Isn't there a lot of kernel code that assumes that following ->d_inode
is safe? Or are you only worried about looking at certain
filesystem-internal fields of d_inode?
The locking required to keep the filesystem namespace consistent is
difficult and important, so I think changing it would require an
extremely careful description of the new design and a commitment from
some filesystem developers to actually take advantage of it....
--b.
> Of these I really like the second. Refining the i_mutex down to a
> per-name lock before calling in to the filesystem seems like a really
> good idea and should be good for scalability and large directories.
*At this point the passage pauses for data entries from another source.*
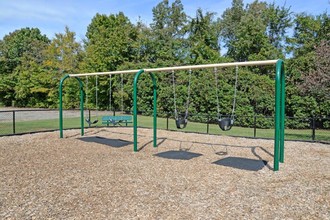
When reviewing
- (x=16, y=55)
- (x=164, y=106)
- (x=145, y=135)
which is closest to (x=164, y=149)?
(x=145, y=135)

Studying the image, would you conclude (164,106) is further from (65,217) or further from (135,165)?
(65,217)

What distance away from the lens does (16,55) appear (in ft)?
112

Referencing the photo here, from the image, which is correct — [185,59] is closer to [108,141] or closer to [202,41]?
[202,41]

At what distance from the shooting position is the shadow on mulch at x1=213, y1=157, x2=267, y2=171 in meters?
5.70

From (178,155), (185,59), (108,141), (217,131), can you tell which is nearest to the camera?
(178,155)

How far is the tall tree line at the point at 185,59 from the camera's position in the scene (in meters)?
14.6

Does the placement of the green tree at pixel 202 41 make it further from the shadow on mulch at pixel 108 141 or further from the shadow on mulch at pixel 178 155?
the shadow on mulch at pixel 178 155

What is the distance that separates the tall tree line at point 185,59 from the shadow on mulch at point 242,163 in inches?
105

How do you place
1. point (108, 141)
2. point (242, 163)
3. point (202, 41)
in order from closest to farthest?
1. point (242, 163)
2. point (108, 141)
3. point (202, 41)

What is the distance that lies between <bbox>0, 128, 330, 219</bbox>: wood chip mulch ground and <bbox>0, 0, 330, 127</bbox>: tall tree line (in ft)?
9.35

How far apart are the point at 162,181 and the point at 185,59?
1658 cm

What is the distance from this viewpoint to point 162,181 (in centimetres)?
479

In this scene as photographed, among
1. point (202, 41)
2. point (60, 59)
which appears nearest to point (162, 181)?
point (202, 41)

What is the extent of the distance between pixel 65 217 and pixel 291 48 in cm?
2088
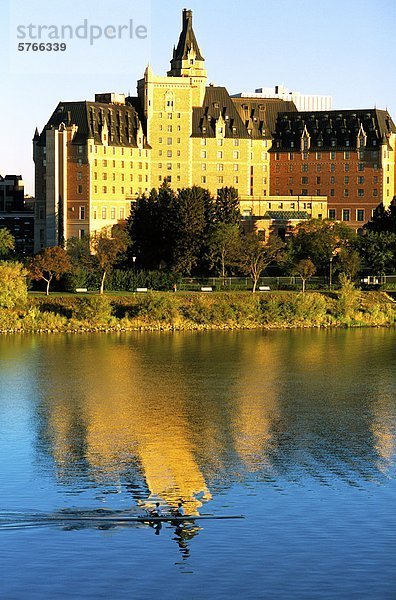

> It isn't something to be done lightly though. The filesystem would
> still be given i_mutex held, but would be allowed to drop it if it
> wanted to. We could have an FS_DROPS_I_MUTEX similar to the current
> FS_RENAME_DOES_D_MOVE.
>
> For the first, I really like the idea that a lock should not be held
> across calls the filldir. I feel that a filesystem doing that is
> "wrong" in much the same way that some think that recursing into the
> filesystem as nfsd does is "wrong". In reality neither is "wrong", we
> just need to work together and negotiate and work out the best way to
> meet all of our needs.
>
> So what should we do now? I think that for JFFS2 to drop and reclaim
> f->sem in readdir would be all of 20 lines of code, including updating
> a ->version counter elsewhere in the code. Replicating that in all
> the filesystems that need it would probably be more code than the nfsd
> change though.
>
> On the other hand, if we implement the nfsd change, it will almost
> certainly never go away, even if all filesystems eventually find that
> they don't need it any more because someone improves the locking
> rules in the VFS. Where as the code in the filesystems could quite
> possibly go away when they are revised to make better use of the
> locking regime. So I don't think that is an ideal situation either.
>
> If I had time, I would work on modifying the VFS to allow filesystems
> to drop i_mutex. However I don't have time at the moment, so I'll
> leave the decision to be made by someone else (Hi Bruce! I'll
> support whatever you decide).
>
> But I think it is important to understand what is really going on and
> not just implement a hack that works around the problem. I think I do
> understand now, so I am a lot happier. Hopefully you do too.